_THE PROBLEM_
Gather each line of the data below that contains the string "furthest". Case counts, so match the capitalization as given.

Excerpts of spatial question data:
-- BEGIN --

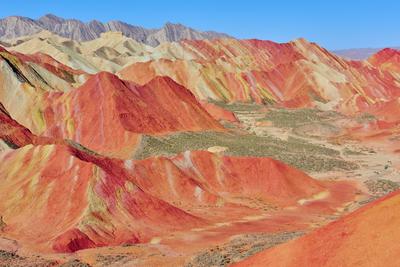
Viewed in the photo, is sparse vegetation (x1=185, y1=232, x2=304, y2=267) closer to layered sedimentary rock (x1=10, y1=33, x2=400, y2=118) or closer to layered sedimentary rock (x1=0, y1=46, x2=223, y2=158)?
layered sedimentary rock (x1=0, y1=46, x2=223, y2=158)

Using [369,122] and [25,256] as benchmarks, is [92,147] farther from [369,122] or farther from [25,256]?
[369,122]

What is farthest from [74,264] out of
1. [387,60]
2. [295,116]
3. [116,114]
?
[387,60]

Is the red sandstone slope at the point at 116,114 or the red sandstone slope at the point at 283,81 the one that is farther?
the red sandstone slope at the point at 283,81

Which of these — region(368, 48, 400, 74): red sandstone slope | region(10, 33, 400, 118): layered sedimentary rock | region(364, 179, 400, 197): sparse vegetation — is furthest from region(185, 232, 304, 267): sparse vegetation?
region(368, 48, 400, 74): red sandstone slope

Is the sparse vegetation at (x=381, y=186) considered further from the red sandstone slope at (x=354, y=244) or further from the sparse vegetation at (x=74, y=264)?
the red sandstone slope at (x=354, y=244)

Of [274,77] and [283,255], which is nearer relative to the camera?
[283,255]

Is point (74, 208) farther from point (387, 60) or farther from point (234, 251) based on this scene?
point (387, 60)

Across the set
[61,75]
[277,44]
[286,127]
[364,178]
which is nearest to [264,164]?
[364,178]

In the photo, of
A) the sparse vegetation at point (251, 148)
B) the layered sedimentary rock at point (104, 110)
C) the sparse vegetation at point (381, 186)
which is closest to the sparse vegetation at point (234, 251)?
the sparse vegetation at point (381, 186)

-- END --
-- BEGIN --

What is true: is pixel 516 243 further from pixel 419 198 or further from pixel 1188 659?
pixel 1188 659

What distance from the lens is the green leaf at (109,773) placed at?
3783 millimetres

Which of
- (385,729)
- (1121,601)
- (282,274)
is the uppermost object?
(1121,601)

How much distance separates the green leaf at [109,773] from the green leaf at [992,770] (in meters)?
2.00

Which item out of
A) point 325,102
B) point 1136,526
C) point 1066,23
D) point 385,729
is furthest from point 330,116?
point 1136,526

-- END --

_WORKED SOLUTION_
Which of these — region(368, 48, 400, 74): red sandstone slope | region(10, 33, 400, 118): layered sedimentary rock | region(364, 179, 400, 197): sparse vegetation — is furthest from region(185, 232, 304, 267): sparse vegetation?
is furthest from point 330,116?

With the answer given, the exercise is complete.